Before I continue: no, this is not a sponsored post from the Game Center! I just really love the place that much. Let me give you the short version of the story.

 What are you waiting for? Register!

What are you waiting for? Register!

Last spring, I was laid off of my job. It was during that period that I began to seriously reconsider not just my career path, but the things that mattered to me in life. I decided that, even though I needed a job right then and should probably seek employment in the same industry (e.g. national security) from which I had just been removed, I owed it to myself to investigate the possibility of rekindling my childhood dream: working in the game industry as a designer or producer. Three months later, my old employer ended up taking me back, but the bug stuck. I started investigating grad school possibilities for game design studies, which led me to discover NYU's Game Design MFA. Lo' and behold, it turned out that they were having some sort of conference of game designers a couple of months later. The timing could hardly have been more propitious. PRACTICE, I decided, would be my first step towards possibly orienting my life in a new direction, my first opportunity to get a close peek through the window of the game industry/academia and the discipline of game design to see if it held any real appeal.

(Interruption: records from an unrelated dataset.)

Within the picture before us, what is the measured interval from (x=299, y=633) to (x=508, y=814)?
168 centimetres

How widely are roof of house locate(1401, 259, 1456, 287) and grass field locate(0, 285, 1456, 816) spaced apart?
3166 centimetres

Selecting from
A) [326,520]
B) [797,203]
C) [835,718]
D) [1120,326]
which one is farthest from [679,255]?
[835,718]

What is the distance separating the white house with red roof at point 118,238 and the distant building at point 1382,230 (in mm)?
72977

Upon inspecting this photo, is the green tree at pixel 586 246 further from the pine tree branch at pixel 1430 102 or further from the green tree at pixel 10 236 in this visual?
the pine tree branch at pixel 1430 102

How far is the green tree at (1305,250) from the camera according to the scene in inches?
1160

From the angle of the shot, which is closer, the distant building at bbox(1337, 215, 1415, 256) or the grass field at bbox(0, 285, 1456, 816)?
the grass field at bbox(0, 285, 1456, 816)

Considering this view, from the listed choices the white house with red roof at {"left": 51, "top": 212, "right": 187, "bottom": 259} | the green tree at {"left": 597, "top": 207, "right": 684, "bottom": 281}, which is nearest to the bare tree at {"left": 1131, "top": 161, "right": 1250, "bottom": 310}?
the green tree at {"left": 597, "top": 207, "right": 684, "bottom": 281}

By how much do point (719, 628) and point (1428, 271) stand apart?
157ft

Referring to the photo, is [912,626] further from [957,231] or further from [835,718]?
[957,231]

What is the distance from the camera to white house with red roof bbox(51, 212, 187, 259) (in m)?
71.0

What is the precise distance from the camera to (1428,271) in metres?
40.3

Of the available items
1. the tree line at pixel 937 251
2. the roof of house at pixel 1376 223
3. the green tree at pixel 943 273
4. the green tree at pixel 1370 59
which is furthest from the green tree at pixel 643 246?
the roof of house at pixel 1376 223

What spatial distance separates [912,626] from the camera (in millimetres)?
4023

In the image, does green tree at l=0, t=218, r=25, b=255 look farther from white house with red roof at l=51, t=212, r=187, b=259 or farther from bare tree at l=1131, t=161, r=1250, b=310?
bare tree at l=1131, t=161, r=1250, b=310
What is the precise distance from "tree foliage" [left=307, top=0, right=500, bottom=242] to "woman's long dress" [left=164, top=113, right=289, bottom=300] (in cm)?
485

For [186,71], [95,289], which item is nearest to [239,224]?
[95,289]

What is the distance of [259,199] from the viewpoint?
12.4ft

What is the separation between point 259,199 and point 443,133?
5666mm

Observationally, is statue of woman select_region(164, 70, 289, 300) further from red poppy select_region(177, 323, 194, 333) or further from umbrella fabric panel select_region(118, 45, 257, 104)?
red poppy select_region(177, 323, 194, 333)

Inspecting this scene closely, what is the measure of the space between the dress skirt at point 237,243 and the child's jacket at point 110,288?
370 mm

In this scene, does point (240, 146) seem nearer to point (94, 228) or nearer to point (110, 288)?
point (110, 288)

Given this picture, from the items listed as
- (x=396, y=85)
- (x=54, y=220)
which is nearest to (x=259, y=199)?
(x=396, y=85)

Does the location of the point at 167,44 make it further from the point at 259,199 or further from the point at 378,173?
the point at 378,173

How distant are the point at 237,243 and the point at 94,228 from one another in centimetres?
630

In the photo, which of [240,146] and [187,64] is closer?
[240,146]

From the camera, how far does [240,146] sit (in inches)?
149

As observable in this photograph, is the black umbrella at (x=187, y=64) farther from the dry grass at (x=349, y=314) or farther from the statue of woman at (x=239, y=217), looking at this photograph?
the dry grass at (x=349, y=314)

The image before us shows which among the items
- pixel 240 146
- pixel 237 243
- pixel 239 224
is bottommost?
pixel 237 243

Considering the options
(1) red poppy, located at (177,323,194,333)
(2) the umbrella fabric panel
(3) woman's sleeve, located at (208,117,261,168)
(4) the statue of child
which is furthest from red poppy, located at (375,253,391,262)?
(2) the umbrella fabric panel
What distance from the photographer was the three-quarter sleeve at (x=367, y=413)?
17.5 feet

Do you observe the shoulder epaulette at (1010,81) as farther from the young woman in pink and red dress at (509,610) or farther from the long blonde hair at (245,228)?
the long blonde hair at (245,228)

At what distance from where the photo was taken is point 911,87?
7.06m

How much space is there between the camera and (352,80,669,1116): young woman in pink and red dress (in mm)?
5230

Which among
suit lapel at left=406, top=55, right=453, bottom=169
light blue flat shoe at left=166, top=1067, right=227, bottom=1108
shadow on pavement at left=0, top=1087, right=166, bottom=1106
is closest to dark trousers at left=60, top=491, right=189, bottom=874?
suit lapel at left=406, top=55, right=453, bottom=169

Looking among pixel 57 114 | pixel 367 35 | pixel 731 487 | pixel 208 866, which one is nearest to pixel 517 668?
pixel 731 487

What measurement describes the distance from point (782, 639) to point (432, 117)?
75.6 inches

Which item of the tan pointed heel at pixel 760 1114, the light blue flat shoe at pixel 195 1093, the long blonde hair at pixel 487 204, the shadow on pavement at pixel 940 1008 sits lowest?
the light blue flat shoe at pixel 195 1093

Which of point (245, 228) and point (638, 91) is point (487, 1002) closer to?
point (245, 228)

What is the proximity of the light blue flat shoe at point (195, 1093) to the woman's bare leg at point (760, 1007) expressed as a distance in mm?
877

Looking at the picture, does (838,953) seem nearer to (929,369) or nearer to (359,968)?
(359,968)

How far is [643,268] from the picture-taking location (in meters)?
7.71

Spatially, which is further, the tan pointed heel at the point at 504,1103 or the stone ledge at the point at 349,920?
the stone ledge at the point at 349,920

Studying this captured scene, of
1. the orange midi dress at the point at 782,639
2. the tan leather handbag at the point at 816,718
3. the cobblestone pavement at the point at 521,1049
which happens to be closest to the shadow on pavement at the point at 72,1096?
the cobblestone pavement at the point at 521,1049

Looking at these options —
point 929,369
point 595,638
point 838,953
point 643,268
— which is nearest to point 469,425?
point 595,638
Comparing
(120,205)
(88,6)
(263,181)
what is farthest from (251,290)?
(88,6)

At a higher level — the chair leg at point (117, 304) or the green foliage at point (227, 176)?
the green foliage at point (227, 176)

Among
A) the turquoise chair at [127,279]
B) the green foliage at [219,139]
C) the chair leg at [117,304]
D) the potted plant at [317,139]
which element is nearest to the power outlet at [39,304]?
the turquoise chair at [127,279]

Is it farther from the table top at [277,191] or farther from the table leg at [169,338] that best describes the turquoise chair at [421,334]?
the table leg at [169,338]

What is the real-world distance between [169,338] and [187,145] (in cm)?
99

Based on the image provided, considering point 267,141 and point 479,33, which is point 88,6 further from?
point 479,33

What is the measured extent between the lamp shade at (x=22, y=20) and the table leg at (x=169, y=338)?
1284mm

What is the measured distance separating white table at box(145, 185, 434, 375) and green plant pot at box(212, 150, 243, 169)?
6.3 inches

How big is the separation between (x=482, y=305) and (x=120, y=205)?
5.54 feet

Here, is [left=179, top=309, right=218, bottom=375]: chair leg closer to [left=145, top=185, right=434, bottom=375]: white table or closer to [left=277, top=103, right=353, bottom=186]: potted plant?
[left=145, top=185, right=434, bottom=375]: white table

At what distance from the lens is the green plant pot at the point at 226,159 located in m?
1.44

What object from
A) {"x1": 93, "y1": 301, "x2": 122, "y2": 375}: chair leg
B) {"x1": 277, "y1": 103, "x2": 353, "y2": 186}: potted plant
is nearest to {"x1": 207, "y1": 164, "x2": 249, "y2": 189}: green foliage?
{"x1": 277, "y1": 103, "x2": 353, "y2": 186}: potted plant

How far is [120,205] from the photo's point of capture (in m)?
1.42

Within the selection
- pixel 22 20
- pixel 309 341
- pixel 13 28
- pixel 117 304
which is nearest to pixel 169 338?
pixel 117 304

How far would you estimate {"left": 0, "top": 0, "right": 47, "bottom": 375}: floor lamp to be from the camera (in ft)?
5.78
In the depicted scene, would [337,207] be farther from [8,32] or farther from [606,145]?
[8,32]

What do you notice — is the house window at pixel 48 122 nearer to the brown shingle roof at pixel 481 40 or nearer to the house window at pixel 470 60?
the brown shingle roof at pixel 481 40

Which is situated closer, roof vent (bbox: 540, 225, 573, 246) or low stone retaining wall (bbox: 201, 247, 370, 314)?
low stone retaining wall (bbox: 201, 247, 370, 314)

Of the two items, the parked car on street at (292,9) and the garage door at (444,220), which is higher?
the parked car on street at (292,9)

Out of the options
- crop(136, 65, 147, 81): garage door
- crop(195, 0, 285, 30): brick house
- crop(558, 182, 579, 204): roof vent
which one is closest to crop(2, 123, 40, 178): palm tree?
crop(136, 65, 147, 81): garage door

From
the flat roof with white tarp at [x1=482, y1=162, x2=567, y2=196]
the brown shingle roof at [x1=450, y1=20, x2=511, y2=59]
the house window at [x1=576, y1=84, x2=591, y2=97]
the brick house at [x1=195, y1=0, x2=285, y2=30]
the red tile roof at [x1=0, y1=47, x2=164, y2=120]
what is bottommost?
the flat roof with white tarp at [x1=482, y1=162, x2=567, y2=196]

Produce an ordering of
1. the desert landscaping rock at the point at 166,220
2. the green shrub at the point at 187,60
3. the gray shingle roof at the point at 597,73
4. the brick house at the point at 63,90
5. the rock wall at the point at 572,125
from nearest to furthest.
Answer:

 Me gushing at the opening of PRACTICE 2013.

Me gushing at the opening of PRACTICE 2013.

The fact that I am now writing this blog is evidence of its impact. It was an absolutely fantastic experience; never had I been in an environment that was at once so fun and intellectually stimulating. I'm not gonna lie, I was a bit disappointed by the rather drab opening remarks of the only speaker whose name I recognized, but there were so many other intellectually rich, compelling, engaging talks given that gave me a new appreciation for the art and science of design—stand-outs for me include Rob Daviau, Sean Vanaman and Jake Rodkin, and Robert Yang. But, just as important as the talks, it was my first time actually meeting and talking to people involved in making games: during coffee breaks, at a ridiculously awesome house party, on the sidelines of a break dance battle (yes, really!). It was all that an unsure, curious, enthusiastic, quarter-life crisis drifter could ask for. 

Turns out that the discipline of game design had real appeal, after all.